[[ Records for the task, beginning ]]
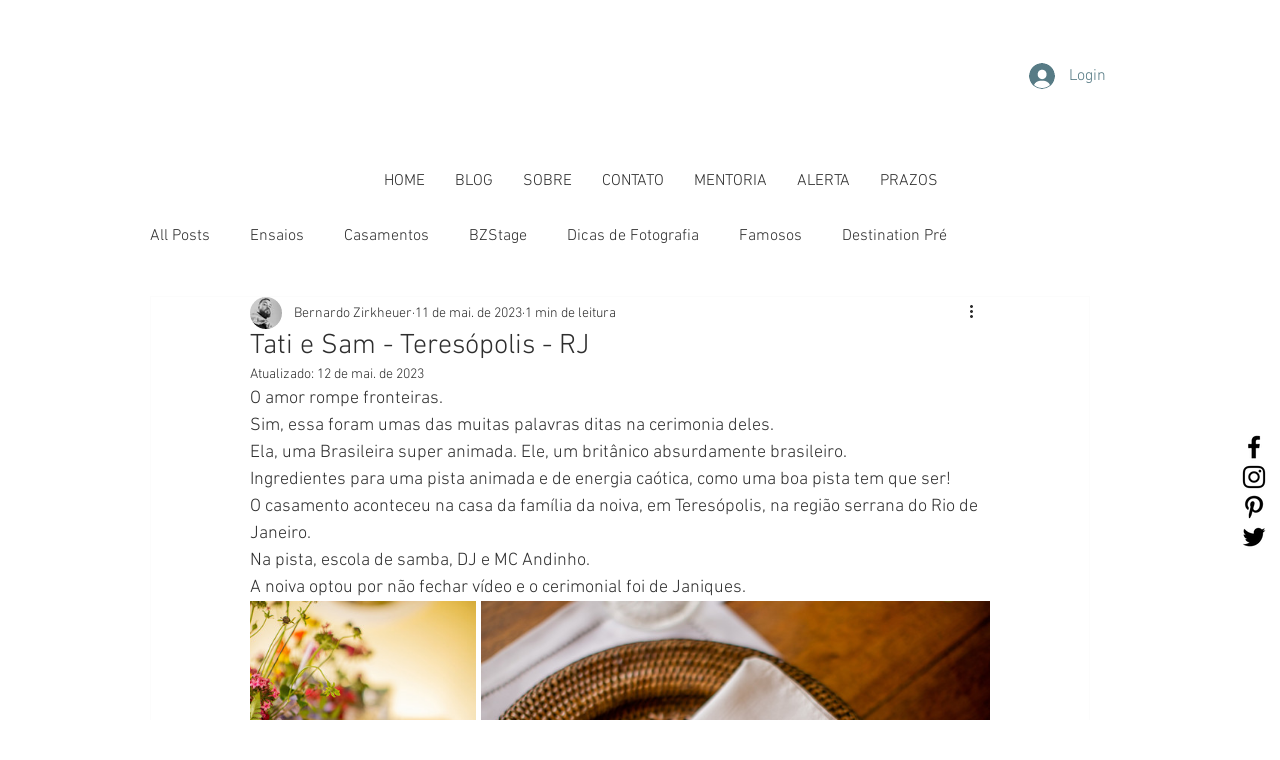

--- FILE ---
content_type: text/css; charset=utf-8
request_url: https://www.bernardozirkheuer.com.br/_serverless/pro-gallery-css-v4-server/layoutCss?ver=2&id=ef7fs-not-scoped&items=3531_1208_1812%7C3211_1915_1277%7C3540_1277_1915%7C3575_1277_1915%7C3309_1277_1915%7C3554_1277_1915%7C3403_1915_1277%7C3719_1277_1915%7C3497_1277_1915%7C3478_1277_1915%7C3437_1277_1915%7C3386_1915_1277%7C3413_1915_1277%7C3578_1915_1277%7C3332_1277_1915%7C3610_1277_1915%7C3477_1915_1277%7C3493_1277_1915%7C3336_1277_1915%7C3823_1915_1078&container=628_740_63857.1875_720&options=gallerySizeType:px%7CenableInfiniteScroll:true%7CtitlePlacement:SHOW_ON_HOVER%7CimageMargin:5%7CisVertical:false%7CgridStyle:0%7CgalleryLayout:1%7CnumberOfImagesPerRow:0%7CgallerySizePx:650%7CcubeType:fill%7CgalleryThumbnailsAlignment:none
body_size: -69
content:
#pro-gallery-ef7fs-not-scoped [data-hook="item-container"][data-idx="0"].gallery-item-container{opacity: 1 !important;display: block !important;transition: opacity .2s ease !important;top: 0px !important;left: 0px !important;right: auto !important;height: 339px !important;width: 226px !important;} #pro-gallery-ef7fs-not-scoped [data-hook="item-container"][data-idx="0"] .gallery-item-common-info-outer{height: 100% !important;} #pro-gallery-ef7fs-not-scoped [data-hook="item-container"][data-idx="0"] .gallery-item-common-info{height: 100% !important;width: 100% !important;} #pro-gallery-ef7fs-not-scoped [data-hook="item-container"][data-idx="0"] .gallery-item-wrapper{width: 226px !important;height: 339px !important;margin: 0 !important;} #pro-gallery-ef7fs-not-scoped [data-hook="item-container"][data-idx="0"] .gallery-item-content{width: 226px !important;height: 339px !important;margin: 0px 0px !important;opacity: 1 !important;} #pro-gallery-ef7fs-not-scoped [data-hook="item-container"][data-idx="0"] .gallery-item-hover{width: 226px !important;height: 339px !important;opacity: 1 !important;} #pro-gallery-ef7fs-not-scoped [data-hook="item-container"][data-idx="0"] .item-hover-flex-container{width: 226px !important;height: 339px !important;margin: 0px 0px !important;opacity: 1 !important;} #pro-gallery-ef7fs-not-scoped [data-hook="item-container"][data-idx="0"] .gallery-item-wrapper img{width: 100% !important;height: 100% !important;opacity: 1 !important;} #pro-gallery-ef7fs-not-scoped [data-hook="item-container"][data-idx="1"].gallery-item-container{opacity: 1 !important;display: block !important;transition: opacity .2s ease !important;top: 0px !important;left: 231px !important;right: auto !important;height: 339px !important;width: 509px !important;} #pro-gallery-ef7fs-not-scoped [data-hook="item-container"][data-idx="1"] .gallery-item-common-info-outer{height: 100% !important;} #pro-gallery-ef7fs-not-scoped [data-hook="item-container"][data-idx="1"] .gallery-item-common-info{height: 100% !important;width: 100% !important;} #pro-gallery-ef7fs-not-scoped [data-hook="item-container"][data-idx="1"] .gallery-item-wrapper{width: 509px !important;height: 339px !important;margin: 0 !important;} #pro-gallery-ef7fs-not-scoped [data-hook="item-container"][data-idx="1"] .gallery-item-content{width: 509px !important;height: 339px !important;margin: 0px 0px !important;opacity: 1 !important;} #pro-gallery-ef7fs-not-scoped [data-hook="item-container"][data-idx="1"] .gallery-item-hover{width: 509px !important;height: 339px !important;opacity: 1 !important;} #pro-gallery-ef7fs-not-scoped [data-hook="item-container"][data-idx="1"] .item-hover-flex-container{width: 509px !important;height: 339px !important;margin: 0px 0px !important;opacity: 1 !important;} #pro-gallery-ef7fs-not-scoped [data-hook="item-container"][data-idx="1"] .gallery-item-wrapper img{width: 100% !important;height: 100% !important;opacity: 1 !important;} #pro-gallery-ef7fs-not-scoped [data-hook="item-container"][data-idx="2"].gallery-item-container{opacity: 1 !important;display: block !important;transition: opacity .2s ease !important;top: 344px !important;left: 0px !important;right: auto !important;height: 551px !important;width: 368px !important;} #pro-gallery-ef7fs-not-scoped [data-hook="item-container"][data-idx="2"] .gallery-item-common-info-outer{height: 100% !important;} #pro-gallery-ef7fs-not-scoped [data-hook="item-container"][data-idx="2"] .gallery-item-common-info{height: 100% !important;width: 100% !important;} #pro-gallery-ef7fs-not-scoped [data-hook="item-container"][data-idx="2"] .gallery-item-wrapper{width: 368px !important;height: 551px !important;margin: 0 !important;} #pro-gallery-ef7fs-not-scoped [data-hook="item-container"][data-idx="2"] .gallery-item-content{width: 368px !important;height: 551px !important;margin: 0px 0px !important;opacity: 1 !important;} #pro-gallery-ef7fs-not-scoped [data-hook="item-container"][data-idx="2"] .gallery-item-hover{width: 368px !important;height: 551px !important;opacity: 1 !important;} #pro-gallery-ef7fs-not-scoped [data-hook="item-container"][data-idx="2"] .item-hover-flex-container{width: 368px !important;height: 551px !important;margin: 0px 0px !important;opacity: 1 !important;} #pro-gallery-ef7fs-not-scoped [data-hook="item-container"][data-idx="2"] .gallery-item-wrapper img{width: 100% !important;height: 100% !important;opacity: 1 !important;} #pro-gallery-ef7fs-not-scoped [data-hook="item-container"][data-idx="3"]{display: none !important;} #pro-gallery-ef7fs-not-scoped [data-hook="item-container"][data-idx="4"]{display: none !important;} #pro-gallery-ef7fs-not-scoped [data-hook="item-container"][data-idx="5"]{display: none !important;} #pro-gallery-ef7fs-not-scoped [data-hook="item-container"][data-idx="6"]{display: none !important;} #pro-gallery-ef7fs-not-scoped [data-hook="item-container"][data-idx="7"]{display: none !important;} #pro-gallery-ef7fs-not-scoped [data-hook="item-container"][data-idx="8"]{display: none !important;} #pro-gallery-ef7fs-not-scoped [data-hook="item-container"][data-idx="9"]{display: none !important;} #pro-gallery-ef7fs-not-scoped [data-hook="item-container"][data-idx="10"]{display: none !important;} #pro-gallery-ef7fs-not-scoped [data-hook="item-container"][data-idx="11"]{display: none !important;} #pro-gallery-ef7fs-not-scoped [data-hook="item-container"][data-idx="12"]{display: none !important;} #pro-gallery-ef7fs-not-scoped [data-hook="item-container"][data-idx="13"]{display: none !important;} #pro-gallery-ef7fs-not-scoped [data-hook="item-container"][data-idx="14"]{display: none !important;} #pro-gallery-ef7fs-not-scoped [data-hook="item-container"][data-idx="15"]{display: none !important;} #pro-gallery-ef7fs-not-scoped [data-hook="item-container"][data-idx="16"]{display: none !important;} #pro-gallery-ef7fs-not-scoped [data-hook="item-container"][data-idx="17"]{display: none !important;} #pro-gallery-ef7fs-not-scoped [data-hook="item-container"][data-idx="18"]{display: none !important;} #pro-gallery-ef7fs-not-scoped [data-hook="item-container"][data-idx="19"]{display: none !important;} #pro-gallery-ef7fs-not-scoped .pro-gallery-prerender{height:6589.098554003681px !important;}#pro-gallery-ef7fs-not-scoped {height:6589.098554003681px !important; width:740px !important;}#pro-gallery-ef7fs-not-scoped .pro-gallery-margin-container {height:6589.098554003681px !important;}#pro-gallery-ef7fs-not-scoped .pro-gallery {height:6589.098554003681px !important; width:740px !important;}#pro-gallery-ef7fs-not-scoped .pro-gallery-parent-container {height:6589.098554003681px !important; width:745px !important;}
[[ Records for the task, end ]]
[[ Records for the task, beginning ]]
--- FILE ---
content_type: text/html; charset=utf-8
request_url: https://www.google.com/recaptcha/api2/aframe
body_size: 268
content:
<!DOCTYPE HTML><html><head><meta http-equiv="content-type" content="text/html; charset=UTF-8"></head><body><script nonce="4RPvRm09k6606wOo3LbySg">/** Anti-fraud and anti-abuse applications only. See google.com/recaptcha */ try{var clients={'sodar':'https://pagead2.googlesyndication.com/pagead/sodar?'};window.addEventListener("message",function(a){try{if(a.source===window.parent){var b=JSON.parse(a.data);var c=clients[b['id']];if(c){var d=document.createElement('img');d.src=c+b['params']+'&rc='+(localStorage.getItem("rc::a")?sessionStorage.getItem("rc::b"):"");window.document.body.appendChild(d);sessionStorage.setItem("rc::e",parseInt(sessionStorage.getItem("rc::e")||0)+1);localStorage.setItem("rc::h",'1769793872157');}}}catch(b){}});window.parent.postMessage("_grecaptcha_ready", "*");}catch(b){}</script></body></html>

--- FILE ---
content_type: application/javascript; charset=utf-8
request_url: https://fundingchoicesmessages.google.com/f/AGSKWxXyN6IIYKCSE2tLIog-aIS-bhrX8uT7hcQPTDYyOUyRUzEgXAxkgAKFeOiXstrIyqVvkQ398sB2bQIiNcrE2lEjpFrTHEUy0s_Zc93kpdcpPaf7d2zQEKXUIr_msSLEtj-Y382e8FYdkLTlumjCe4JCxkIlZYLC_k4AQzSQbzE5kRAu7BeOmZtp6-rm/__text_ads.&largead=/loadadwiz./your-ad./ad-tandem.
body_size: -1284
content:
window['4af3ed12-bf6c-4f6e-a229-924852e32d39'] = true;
[[ Records for the task, end ]]
[[ Records for the task, beginning ]]
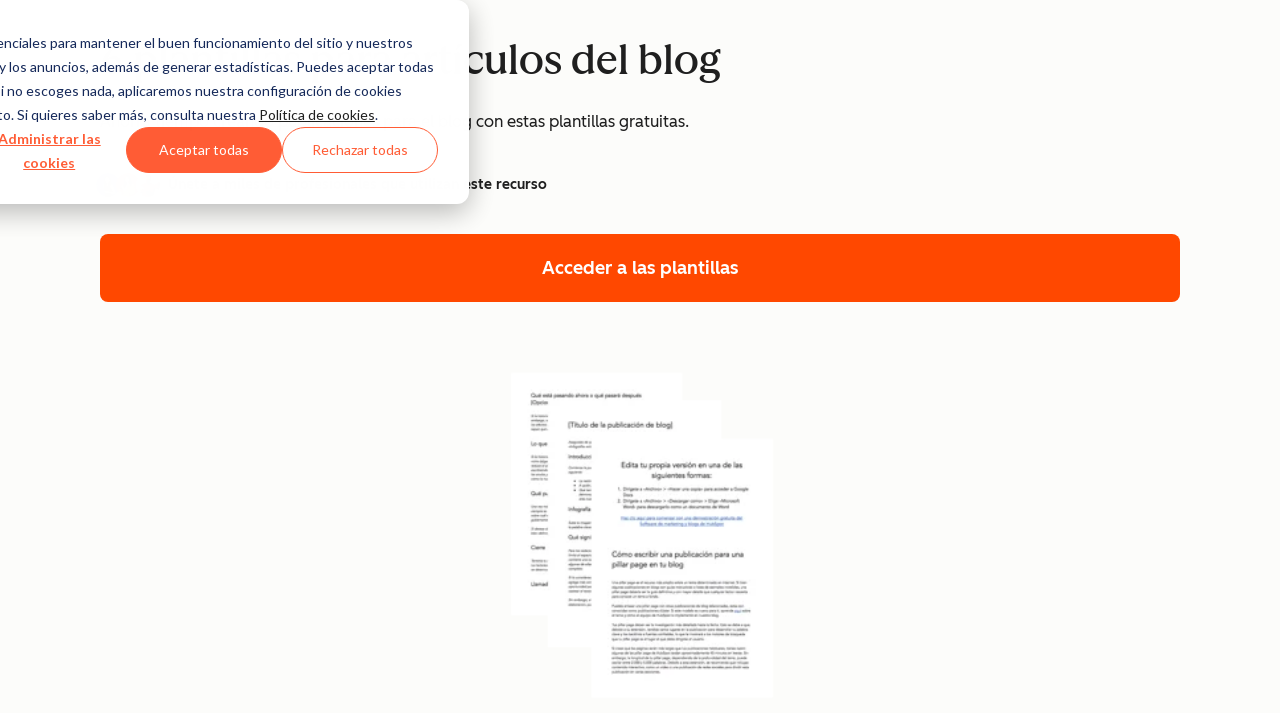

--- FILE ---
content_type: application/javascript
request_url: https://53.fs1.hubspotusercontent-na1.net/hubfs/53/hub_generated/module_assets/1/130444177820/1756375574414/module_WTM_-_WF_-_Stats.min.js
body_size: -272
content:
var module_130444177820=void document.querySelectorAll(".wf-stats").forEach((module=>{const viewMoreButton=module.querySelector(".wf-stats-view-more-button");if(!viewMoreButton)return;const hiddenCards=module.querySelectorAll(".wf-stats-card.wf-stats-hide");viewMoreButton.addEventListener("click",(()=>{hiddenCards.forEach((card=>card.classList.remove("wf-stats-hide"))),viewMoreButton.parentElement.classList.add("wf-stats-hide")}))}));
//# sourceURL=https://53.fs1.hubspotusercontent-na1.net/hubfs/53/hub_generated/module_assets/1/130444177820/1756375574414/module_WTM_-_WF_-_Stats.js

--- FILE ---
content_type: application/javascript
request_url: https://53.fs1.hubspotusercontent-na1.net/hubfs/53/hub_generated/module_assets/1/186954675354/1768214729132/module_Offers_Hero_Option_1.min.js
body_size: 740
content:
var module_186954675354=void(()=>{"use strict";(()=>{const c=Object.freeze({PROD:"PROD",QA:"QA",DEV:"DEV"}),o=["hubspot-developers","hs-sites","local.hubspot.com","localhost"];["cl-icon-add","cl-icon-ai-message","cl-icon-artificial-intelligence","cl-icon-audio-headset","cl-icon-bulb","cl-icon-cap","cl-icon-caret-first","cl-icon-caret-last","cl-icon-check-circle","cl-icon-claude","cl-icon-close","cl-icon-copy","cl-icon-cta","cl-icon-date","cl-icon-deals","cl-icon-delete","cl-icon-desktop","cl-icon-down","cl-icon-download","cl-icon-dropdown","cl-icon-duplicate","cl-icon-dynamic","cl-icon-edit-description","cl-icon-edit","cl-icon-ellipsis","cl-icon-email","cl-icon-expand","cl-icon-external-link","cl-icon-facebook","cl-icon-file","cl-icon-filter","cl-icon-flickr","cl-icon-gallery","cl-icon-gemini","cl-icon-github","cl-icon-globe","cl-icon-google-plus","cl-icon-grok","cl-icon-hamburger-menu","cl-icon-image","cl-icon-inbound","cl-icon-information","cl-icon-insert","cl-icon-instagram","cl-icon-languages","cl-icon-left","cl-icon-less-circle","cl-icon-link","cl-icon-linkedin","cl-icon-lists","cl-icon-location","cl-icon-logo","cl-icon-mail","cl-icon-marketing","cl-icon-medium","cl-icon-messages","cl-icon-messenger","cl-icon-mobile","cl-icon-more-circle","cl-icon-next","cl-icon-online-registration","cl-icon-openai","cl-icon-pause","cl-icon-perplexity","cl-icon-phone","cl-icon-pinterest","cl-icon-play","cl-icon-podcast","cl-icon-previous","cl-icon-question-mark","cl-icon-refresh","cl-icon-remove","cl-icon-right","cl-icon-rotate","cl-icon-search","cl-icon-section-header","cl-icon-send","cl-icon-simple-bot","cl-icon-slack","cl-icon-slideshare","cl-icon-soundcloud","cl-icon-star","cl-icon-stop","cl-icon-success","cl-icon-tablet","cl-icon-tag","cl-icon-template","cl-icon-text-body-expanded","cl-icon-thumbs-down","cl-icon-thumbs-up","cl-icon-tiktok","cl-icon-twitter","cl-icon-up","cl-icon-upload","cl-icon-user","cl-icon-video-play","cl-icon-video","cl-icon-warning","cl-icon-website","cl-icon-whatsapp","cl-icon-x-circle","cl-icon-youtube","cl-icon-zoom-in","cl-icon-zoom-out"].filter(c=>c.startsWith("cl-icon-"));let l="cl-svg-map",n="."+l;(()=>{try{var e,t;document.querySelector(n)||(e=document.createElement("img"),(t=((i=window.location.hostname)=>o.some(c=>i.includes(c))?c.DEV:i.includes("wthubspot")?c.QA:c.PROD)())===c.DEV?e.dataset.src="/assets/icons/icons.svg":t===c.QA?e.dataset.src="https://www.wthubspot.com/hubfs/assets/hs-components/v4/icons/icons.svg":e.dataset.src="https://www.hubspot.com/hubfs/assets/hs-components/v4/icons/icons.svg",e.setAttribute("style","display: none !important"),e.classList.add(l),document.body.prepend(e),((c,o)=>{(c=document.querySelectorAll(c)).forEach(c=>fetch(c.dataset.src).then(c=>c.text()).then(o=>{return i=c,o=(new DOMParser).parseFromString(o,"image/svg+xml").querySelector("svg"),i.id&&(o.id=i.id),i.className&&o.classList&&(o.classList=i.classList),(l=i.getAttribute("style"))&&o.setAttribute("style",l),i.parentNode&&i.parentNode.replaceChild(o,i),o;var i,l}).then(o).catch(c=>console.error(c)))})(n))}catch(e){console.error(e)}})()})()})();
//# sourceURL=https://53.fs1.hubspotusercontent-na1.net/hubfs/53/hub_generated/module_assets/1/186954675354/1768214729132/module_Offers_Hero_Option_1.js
[[ Records for the task, end ]]
Task description => Where a line of the records has the string "sourceURL", copy that line.

Response below =>
//# sourceURL=https://53.fs1.hubspotusercontent-na1.net/hubfs/53/hub_generated/module_assets/1/130444177820/1756375574414/module_WTM_-_WF_-_Stats.js
//# sourceURL=https://53.fs1.hubspotusercontent-na1.net/hubfs/53/hub_generated/module_assets/1/186954675354/1768214729132/module_Offers_Hero_Option_1.js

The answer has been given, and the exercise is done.